Kawano Hiroyuki, Sakurai Ayumi, Takizawa Yuuki, Toyota Risa, Miwa Reona, Onuki Hayate, Kawatake Ayane, Yamamichi Atsushi, Saito Mikito, Nakanishi Kaoru, Tsuji Eisaku, Tomari Shinya, Honda Yuko, Unno Yoshiko, Uchida Mayumi, Hirano Teruyuki
Department of Stroke and Cerebrovascular Medicine, Kyorin University, 6-20-2, Shinkawa, Tokyo, 181-8611, Mitaka, Japan.
Stroke Center, Kyorin University Hospital, 6-20-2, Shinkawa, Mitaka, Tokyo, 181-8611, Japan.
J Thromb Thrombolysis. 2025 May 27. doi: 10.1007/s11239-025-03117-y.
Cancer is common in patients with ischemic stroke. The aim was to reveal the differences in acute management and outcomes of patients with in-hospital acute ischemic stroke (IHS) with and without active cancer.
Two hundred IHS patients (58% male, median age 78 years, median NIHSS score 9) from August 2016 to July 2023 at our institution were divided into two groups: 70 with active cancer (IHS-AC 35%) and 130 without AC (IHS-nonAC 65%). Patients' characteristics, time intervals, and clinical outcomes were compared between the groups. A good clinical outcome was defined as modified Rankin Scale score 0-3.

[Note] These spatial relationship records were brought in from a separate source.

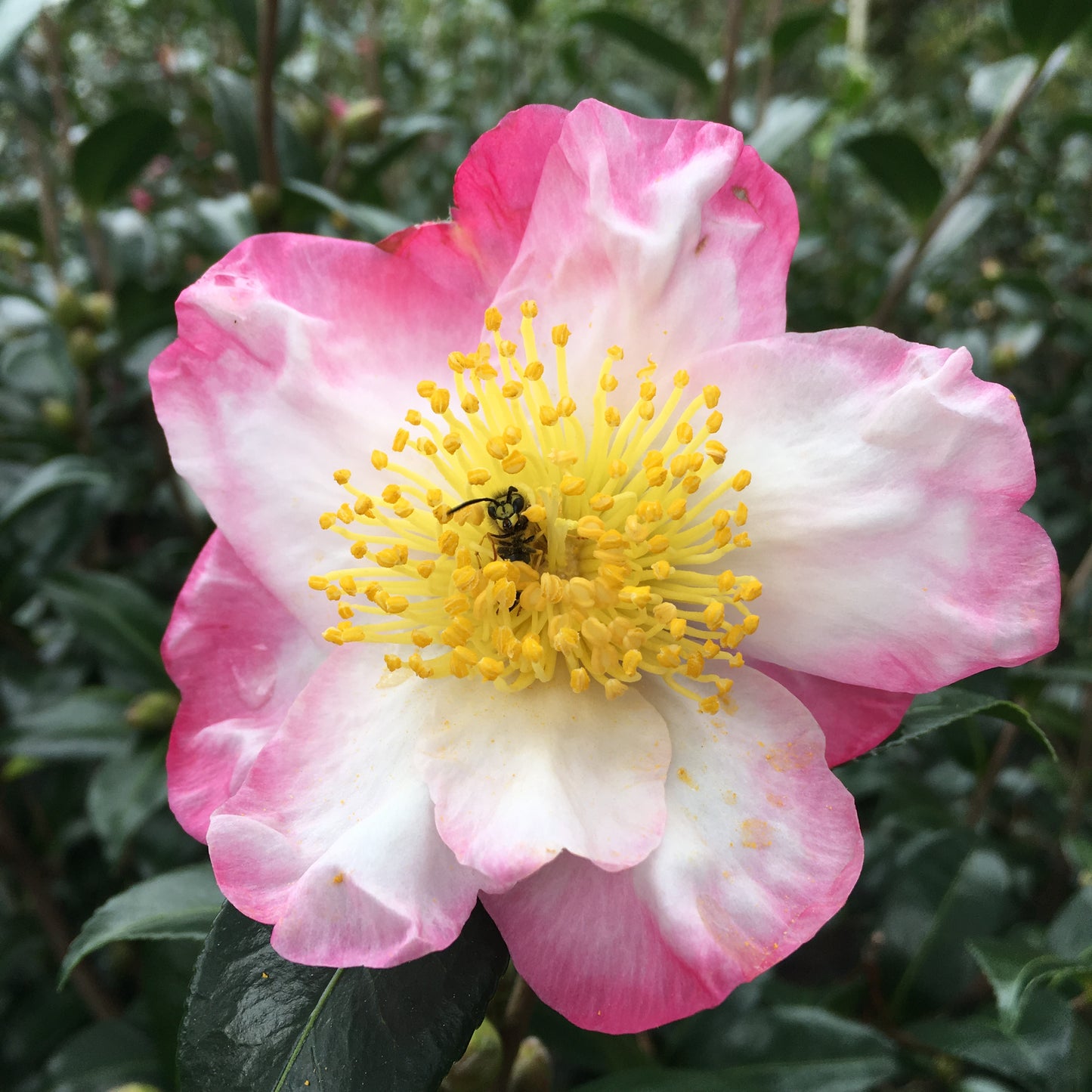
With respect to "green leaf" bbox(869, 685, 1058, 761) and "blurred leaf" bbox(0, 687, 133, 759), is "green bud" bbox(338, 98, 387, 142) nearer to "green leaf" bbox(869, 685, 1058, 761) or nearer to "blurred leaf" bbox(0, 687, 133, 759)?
"blurred leaf" bbox(0, 687, 133, 759)

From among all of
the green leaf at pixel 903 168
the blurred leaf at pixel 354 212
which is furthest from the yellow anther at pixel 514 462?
the green leaf at pixel 903 168

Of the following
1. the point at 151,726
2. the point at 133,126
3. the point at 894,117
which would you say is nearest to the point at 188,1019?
the point at 151,726

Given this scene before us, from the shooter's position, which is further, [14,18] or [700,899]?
[14,18]

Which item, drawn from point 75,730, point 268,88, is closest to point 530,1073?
point 75,730

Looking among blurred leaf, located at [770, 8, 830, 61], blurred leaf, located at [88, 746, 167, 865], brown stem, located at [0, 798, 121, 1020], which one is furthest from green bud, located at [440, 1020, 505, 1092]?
blurred leaf, located at [770, 8, 830, 61]

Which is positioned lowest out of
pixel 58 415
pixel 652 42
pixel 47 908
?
pixel 47 908

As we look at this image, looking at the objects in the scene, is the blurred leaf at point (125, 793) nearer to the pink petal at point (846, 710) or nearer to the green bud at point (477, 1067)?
the green bud at point (477, 1067)

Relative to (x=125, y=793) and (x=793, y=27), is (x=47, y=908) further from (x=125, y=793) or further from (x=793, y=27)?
(x=793, y=27)
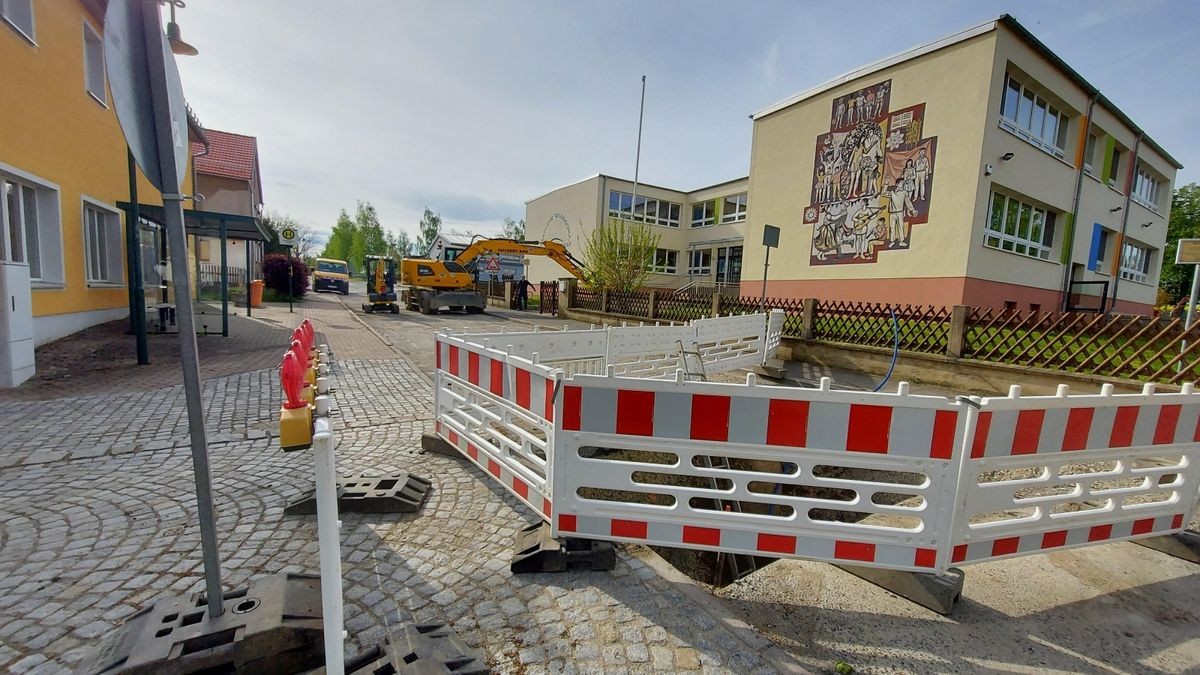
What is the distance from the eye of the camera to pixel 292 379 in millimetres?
4020

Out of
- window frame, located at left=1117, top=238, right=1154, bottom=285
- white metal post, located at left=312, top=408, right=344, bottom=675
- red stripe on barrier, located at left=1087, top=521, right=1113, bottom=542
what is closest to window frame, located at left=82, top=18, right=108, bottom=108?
white metal post, located at left=312, top=408, right=344, bottom=675

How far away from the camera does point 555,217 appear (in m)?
35.9

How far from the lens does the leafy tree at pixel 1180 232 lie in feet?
136

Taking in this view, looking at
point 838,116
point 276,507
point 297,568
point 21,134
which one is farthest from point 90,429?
point 838,116

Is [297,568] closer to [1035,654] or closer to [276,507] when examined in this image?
[276,507]

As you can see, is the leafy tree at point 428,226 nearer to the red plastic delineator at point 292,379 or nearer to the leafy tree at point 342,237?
the leafy tree at point 342,237

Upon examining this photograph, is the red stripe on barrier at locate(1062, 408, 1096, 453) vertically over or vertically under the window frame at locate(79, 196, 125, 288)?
under

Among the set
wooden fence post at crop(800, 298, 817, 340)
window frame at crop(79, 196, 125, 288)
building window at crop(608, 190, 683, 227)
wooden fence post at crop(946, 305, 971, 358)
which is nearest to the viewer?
wooden fence post at crop(946, 305, 971, 358)

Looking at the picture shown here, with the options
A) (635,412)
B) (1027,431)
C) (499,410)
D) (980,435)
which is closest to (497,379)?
(499,410)

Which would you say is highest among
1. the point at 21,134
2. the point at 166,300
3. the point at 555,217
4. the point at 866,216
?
the point at 555,217

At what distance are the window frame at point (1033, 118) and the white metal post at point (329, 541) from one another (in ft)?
62.1

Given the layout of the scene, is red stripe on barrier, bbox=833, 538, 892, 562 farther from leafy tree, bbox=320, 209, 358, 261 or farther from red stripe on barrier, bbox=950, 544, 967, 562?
leafy tree, bbox=320, 209, 358, 261

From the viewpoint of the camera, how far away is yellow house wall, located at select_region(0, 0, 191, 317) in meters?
7.89

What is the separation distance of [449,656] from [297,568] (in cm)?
130
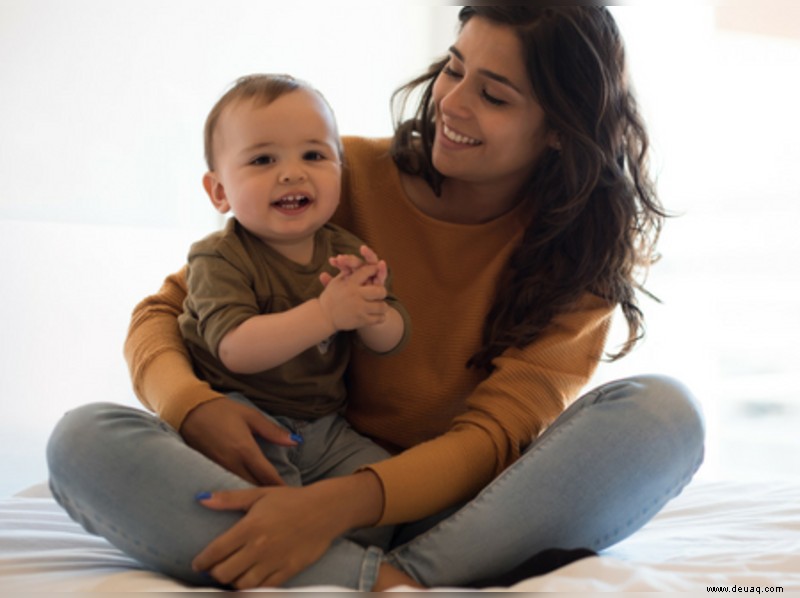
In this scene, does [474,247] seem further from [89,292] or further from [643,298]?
[643,298]

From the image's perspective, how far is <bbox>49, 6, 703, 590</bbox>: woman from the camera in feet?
3.54

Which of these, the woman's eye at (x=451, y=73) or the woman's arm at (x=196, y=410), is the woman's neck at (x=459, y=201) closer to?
the woman's eye at (x=451, y=73)

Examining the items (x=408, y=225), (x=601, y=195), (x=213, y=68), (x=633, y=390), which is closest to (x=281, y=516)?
(x=633, y=390)

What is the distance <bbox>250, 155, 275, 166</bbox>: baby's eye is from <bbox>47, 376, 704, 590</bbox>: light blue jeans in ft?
1.13

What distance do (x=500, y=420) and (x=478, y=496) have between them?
0.16m

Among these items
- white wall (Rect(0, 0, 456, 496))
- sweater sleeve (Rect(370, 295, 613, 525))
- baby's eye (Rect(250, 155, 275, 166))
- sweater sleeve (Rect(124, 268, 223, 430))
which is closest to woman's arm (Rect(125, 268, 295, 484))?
sweater sleeve (Rect(124, 268, 223, 430))

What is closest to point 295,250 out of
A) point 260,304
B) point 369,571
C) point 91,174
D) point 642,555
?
point 260,304

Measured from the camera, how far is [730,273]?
2986 mm

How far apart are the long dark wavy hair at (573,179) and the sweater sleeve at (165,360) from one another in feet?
1.35

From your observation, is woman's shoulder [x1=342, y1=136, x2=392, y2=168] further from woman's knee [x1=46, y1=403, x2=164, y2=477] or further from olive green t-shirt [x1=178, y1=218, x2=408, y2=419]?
woman's knee [x1=46, y1=403, x2=164, y2=477]

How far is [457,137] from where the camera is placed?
55.5 inches

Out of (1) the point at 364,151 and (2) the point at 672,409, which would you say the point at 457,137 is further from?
(2) the point at 672,409

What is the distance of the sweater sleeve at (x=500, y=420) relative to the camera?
1192 mm

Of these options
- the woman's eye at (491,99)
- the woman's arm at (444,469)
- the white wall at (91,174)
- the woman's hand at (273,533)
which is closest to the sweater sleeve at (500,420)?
the woman's arm at (444,469)
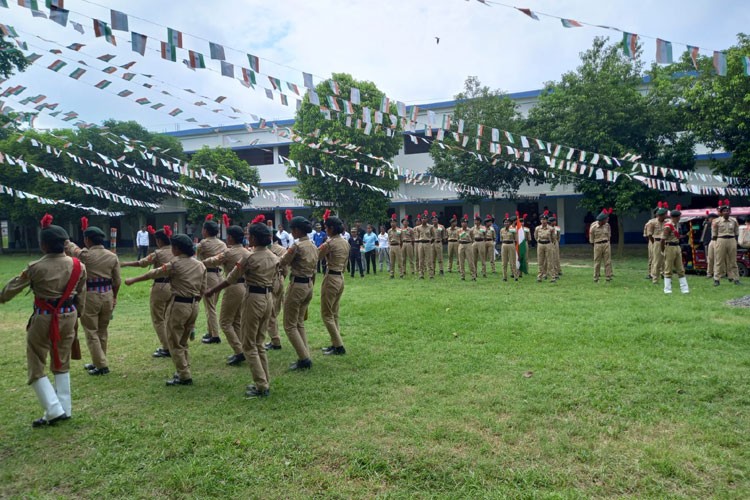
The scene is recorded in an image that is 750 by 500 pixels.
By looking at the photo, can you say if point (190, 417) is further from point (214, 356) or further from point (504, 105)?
point (504, 105)

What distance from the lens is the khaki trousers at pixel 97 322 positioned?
21.6 feet

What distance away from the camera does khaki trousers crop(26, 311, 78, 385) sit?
4852 mm

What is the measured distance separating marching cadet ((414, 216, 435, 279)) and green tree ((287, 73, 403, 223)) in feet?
25.6

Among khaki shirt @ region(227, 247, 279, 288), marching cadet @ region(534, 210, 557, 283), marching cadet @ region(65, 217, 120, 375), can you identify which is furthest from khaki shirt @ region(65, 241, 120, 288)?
marching cadet @ region(534, 210, 557, 283)

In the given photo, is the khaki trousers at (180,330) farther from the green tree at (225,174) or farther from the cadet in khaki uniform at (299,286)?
the green tree at (225,174)

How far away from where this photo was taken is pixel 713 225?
42.2ft

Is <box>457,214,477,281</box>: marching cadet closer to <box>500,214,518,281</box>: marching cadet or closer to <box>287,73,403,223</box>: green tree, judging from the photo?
<box>500,214,518,281</box>: marching cadet

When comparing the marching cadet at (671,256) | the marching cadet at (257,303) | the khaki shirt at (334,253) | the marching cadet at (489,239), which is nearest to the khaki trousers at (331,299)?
the khaki shirt at (334,253)

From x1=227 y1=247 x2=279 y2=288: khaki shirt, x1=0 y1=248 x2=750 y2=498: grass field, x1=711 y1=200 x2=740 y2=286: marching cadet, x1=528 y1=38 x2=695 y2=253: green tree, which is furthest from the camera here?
x1=528 y1=38 x2=695 y2=253: green tree

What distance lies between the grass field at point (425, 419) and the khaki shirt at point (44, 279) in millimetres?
1281

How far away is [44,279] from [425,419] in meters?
3.93

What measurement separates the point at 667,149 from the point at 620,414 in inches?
772

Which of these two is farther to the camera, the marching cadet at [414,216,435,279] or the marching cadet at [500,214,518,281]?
the marching cadet at [414,216,435,279]

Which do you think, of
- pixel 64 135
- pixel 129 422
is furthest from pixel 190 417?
pixel 64 135
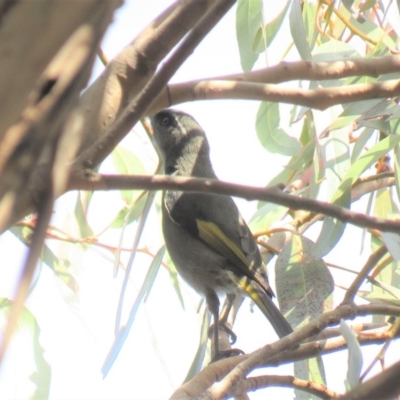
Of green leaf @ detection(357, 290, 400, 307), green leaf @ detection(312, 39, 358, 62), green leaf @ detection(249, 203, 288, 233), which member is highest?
green leaf @ detection(312, 39, 358, 62)

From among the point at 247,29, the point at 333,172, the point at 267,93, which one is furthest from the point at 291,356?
the point at 247,29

IHS was identified most frequently by a nurse (IHS-AC group 67%, IHS-nonAC group 71%). Time from recognition to stroke physician assessment (37 vs. 90 min, p = 0.008) was shorter in the IHS-AC group. Good clinical outcomes at discharge (31% in each group, p = 1.000) and in-hospital mortality (IHS-AC group 29%, IHS-nonAC group 21%, p = 0.225) were similar in the groups. The rates of reperfusion therapy (intravenous rt-PA and/or mechanical thrombectomy) were 16% in the IHS-AC group and 15% in the IHS-nonAC group (p = 1.000). The rates of good clinical outcomes and mortality at discharge in patients with reperfusion therapy were each 36%.
One-third of IHS patients had comorbid active cancer. The rates of reperfusion therapy and good clinical outcomes were similar in groups with and without active cancer. Acute stroke management should not be withheld solely based on cancer.
癌症在缺血性中风患者中很常见。目的是揭示合并活动性癌症和未合并活动性癌症的住院急性缺血性中风(IHS)患者在急性治疗和预后方面的差异。
2016年8月至2023年7月在我院的200例IHS患者(男性占58%,中位年龄78岁,中位美国国立卫生研究院卒中量表[NIHSS]评分9分)被分为两组:70例合并活动性癌症(IHS-AC组,占35%)和130例未合并活动性癌症(IHS-nonAC组,占65%)。比较两组患者的特征、时间间隔和临床结局。良好的临床结局定义为改良Rankin量表评分为0 - 3分。
IHS最常由护士识别(IHS-AC组为67%,IHS-nonAC组为71%)。IHS-AC组从识别到中风医生评估的时间较短(37分钟对90分钟,p = 0.008)。两组出院时良好的临床结局(每组均为31%,p = 1.000)和住院死亡率(IHS-AC组为29%,IHS-nonAC组为21%,p = 0.225)相似。再灌注治疗(静脉注射rt-PA和/或机械取栓)率在IHS-AC组为16%,在IHS-nonAC组为15%(p = 1.000)。接受再灌注治疗的患者出院时良好的临床结局率和死亡率均为36%。
三分之一的IHS患者合并活动性癌症。合并和未合并活动性癌症的两组患者的再灌注治疗率和良好的临床结局相似。急性中风治疗不应仅因癌症而被延迟。